The accommodation and food services sub-sector contributed 1.25 percentage points to the 2.1% growth in GDP for August 2020, as the combined impact of easing lockdown restrictions, Eat Out to Help Out Scheme and “stay-cations” boosted consumer demand.

Elsewhere, food and beverage ingredients supplier Treat said this morning its 2020 profit before tax and exceptional items is likely to be in line with pre-COVID-19 Board expectations, despite market disruption caused by the outbreak.

It said the group performed well during the second half of the financial year, reflecting its focus on added-value products.

Revenue for the year is anticipated to be in the region of £109m, a decrease of 3% (-3% in constant currency) compared with the prior year as sales were impacted by the substantial reduction in orange oil raw material input costs, which fell by more than 50% in the prior year.

Excluding orange oil related products (which represent around 22% of 2020 revenue), revenue grew by 4% in the year.

The impact of COVID-19 on on-trade demand was particularly felt in Q3, with Q4 revenue showing some recovery as the hospitality sectors in Europe and the US began to reopen.

However, the company expects to report profit before tax and exceptional items for FY20 of approximately £14m, in line with its pre-COVID-19 expectations.

Despite a 10% reduction in reported revenue from our citrus category, which contributes 50% of group revenue, gross profit from this category increased year on year as the business continues to transition away from traded and minimally processed products to more added-value customer solutions

In non-citrus revenues; health & wellness grew by 16% and fruit & grew by 10% as its clean label innovations continue to perform well in the marketplace.

Work on its new facility in the UK is almost complete which means that it is approximately 75% of the way through its overall capital investment programme in the US and UK. The fitout of the new UK facility is under way and it expects to begin transitioning to the new site in Spring 2021.

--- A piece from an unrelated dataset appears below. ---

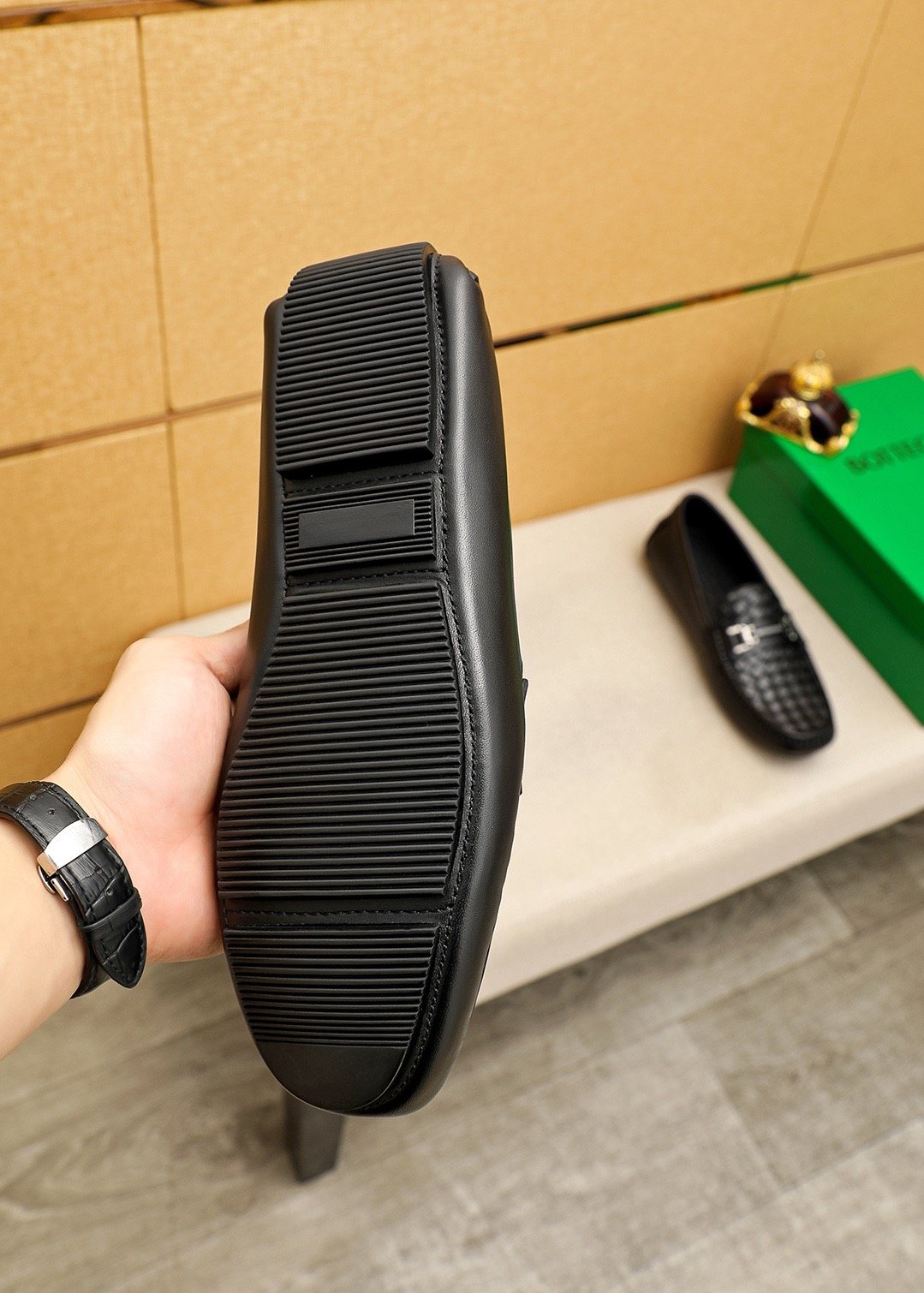 Bottega Veneta Black Woven Slip-On Loafers — detail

For its 2021 financial year, Treat said that – despite the significant disruption to consumer demand across its markets – it remains “cautiously optimistic” about its growth trajectory.

“The build out of our coffee platform continues and we anticipate gaining traction in the cold brew coffee market. Additionally, we foresee continued benefit from the ongoing growth in the global alcoholic seltzer market,” it stated.

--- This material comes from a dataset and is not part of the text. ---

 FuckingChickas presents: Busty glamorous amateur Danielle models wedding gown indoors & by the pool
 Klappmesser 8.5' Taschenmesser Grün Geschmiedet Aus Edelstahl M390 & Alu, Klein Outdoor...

Daemmon Reeve, CEO of Treatt, commented: “We have delivered a strong performance in spite of the difficult backdrop during the year and I thank our colleagues across the Group for their skill, flexibility and determination in what has been an extraordinary period.

“Our strategy has built resilience into our business model and we are strongly positioned to benefit from key consumer trends including the preference for natural products, a growing interest in health and wellness, and premiumisation. As such, we remain confident in the long-term prospects for the business.”

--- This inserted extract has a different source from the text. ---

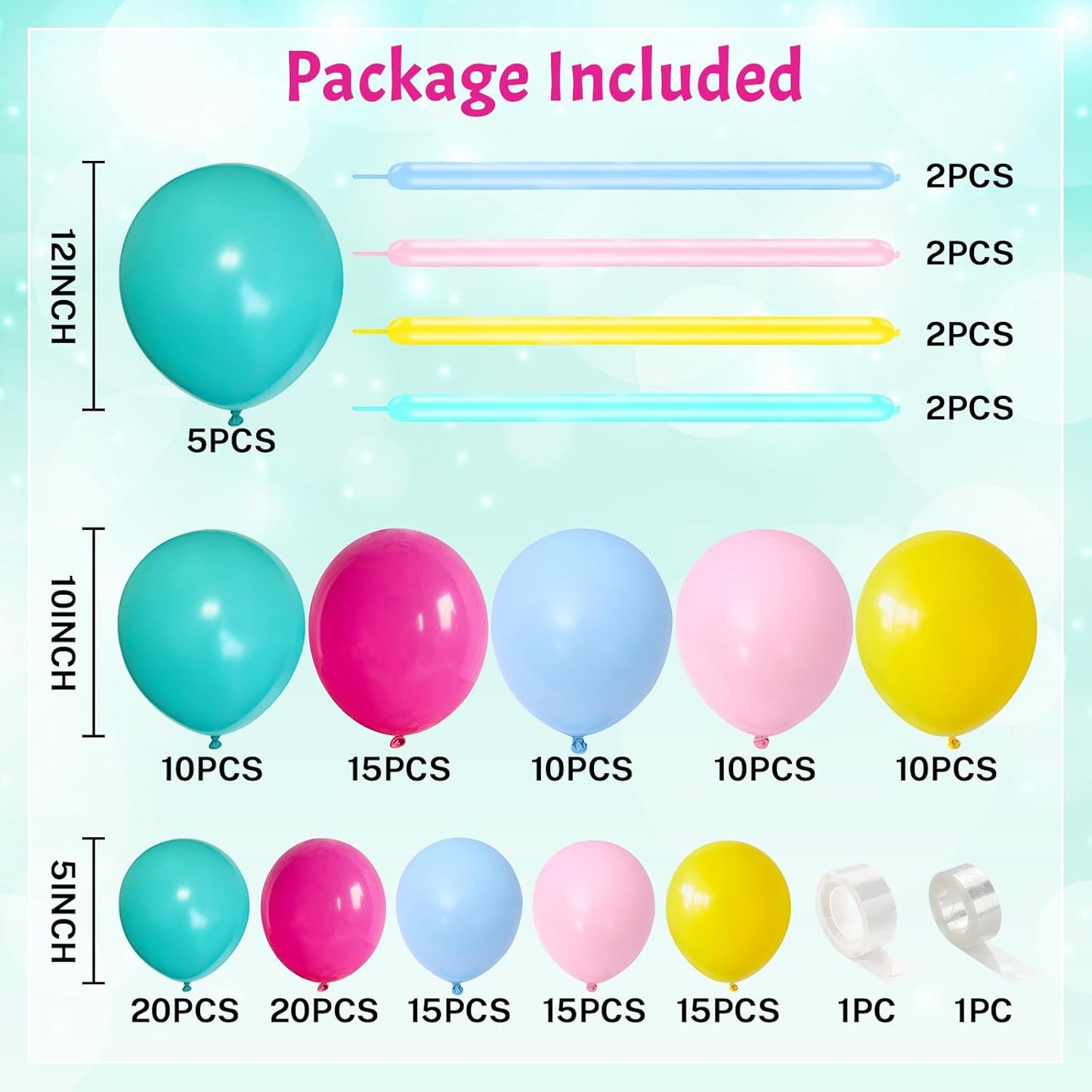 155 Pcs Summer Rainbow Balloons Arch Kit, Hot Pink Teal Blue and Yellow Neon Balloon Garland Kit Pool Birthday Decor, Pastel Pink Blue Colorful Long Balloon as Rainbow Tropical Luau Party Decorations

On the markets this morning, the FTSE 100 is back up to 6,000pts after a 0.4% rise this morning.

Along with Marston’s, risers include Hotel Chocolat, up 3.9% to 348p, Devro, up 3% to 177.6p and Marks & Spencer, up 2.9% to 98.6p.

Fallers include Ocado, down 1.2% to 2,430.4p, Stock Spirits, down 1.1% to 216.5p and FeverTree, down 0.9% to 2,102p.

Yesterday in the City

The FTSE 100 ended Thursday up 0.5% to 5,978pts

Tesco bounced back 1.5% to 215.7p after posting its half year results on Tuesday.

Other risers included PZ Cussons, up 3.8% to 239p, Coca Cola European Partners, up 3.4% to €34.70, Hotel Chocolat, up 3.1% to 335p, Greggs, up 2.7% to 1,397p and Bakkavor, up 1.6% to 777.5p.

The day’s fallers included Hilton Food Group, down 3.6% to 1,174p, DS Smith, down 3.3% to 298.9p, Applegreen, down 3.2% to 300p, FeverTree, down 2.4% to 2,122p and Associated British Foods, down 2% to 1,895.5p.

Imperial Brands was down 0.6% to 1,356p after posting a positive half year trading update.